If models become more capable and the costs of accidents and misuse rise, then exposing the guts of the model requires the user to be trusted. Furthermore, the more that model internals are available to end-users, the more the risk of model stealing attacks may rise,3 which may defeat the initial goal of constraining misuse. These considerations point towards a research goal of designing technical and non-technical systems that have layers of trust, like the idea of role-based access controls in computer security.

Enabling access to capabilities while preventing misuse and accidents is just one design goal. To create healthy governance foundations it’s important to enable mechanisms for auditing – and ways to audit the audits. Should there be white-listed auditors with full access to model internals? How would we ensure that they don’t misuse access while opening this up to a broad pool of people? Perhaps legal mechanisms such as licenses, or strong social norms around responsibility can help. To ensure that people follow those mechanisms, red teams could be employed to poke holes in these systems and assumptions. Another option is to treat model internals like we do healthcare datasets – allowing researchers to study these by remotely submitting analysis jobs, which could make models difficult to misuse.

Zooming out further, the system that hosts the API does not even necessarily need to be hosted centrally. Perhaps the highest-trust and most isolated part of the system could be deployed on the end-user’s hardware, allowing them to adapt the model to their needs while protecting from security risks (for example, by interfering with other users’ data). If models are decomposable as different expert models – as the interpretability section of the foundation models paper speculates – then that could enable a principle of restricted access: users could be guaranteed to only access certain experts, while still retaining the knowledge and capabilities of the general model.
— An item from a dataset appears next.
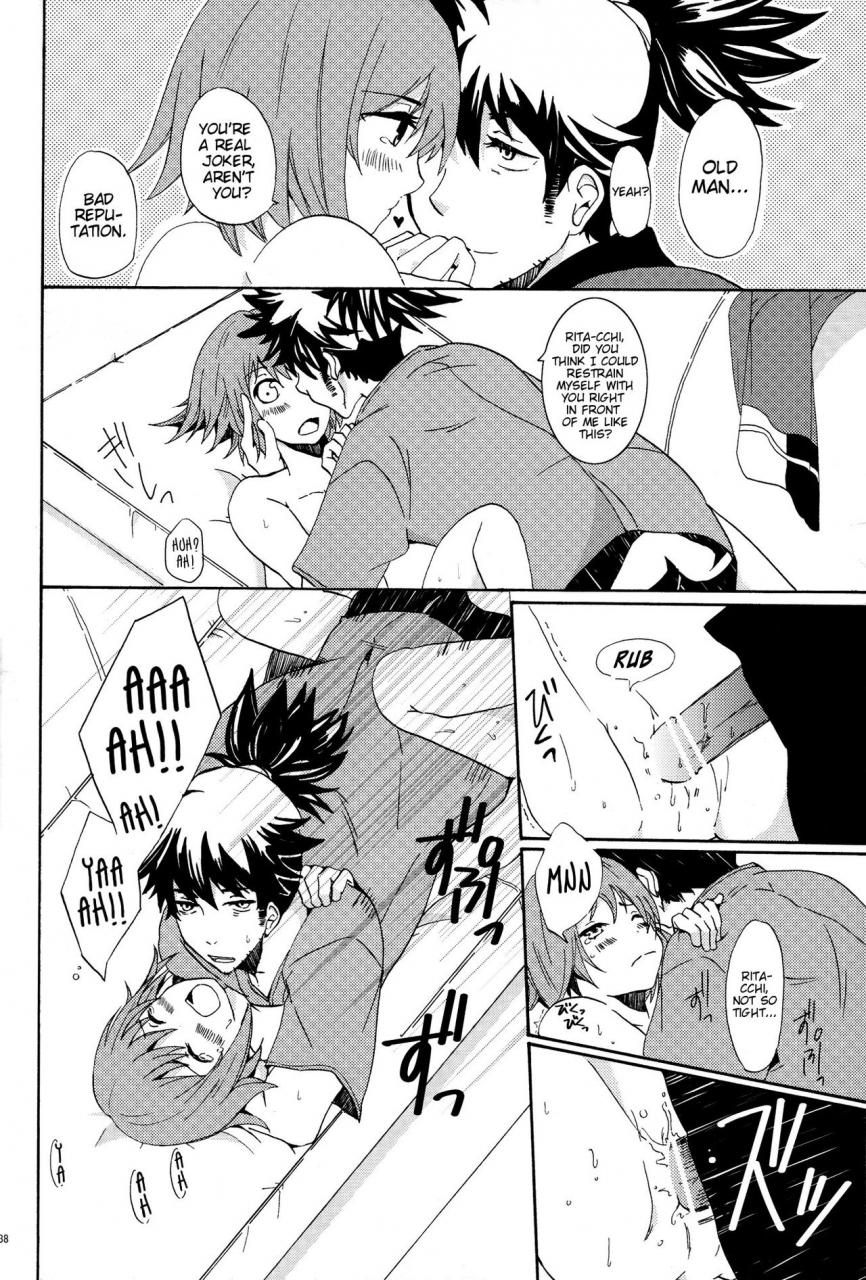 super19-orange-crown-various-nagareboshi-yori-ai-o-komete-with-love-from-a-shooting-star-tales-of-vesperia-english-ehcove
There is a vast design space

The foundation models paper opens by distinguishing between research on foundation models and deployment of foundation models. But there’s also room for novel and important research about deployment for these models. This research can draw upon many different fields of expertise – law, political science, economics, computer science, and so on. Part of this project is about articulating the design goals for deployment – like serving customers, enabling auditing, reproducibility – but is also about designing mechanisms to achieve those goals and having assurance in those mechanisms.

Academia is excellent at solving novel problems. It has an important role to play as foundation models become built and released. Consider, for example, the history of systems research, or cybersecurity. Prototype systems or ideas in academia could serve as the basis for new and different modes of deployment and access.

It’s still early days in the paradigm of foundation models. Down the line, as AI capabilities become more powerful, ideas to govern access could be important for maximizing the upside of AI while avoiding risks. And so they are well worth researching.


  1. An example quote from the report: “Some models (e.g., GPT-3) are not released at all (only API access to a limited pool of people). Even datasets (e.g., for GPT-2) are not released. While trained models may be available (e.g., BERT), the actual training of foundation models is unavailable to the vast majority of AI researchers, due to the much higher computational cost and the complex engineering requirements.” 

  2. By “models” we mean to include foundation models and models derived from them. 

  3. Section 4.7 of the foundation models paper, on Security and Privacy, discusses this possibility more. 


  3. Structured Access to AI capabilities; Toby Shevlane. Forthcoming in the Oxford Handbook on AI Governance. Oxford University Press.


Thanks to Toby Shevlane, Miles Brundage, Gretchen Krueger, and Rosie Campbell for feedback.